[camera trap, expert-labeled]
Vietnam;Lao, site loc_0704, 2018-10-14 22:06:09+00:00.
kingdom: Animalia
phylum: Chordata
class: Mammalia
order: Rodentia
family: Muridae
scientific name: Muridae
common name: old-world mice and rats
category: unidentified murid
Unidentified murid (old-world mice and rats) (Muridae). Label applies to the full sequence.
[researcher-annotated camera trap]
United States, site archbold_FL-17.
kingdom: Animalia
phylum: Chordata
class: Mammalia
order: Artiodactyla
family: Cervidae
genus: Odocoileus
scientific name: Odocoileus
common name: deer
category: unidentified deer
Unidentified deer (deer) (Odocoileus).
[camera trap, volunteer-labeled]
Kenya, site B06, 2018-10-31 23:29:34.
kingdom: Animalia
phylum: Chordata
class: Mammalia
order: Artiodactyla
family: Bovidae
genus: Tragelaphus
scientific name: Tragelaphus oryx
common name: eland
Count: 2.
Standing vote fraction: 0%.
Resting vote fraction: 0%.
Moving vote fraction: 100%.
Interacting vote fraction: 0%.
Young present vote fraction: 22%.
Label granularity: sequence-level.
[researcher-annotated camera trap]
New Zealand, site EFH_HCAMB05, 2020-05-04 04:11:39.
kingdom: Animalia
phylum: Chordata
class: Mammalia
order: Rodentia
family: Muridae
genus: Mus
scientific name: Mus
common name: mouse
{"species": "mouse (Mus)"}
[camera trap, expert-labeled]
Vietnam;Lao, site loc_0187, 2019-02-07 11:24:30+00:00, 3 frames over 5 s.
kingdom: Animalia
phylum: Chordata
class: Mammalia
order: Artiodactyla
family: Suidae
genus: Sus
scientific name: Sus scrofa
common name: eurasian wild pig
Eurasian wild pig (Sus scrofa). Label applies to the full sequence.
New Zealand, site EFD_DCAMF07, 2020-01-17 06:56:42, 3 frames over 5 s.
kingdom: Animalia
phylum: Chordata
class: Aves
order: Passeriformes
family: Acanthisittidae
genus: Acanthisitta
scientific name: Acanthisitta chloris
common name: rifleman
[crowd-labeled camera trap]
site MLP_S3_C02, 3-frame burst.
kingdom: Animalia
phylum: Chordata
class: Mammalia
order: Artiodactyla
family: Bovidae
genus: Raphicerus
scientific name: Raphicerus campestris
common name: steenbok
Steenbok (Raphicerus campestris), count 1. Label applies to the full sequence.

▬▬▬▬▬▬▬▬▬▬

◆ **Problem requirements**: In the data above, each line holding "genus" is to be found and copied.

◆ **The completed task**:
genus: Odocoileus
genus: Tragelaphus
genus: Mus
genus: Sus
genus: Acanthisitta
genus: Raphicerus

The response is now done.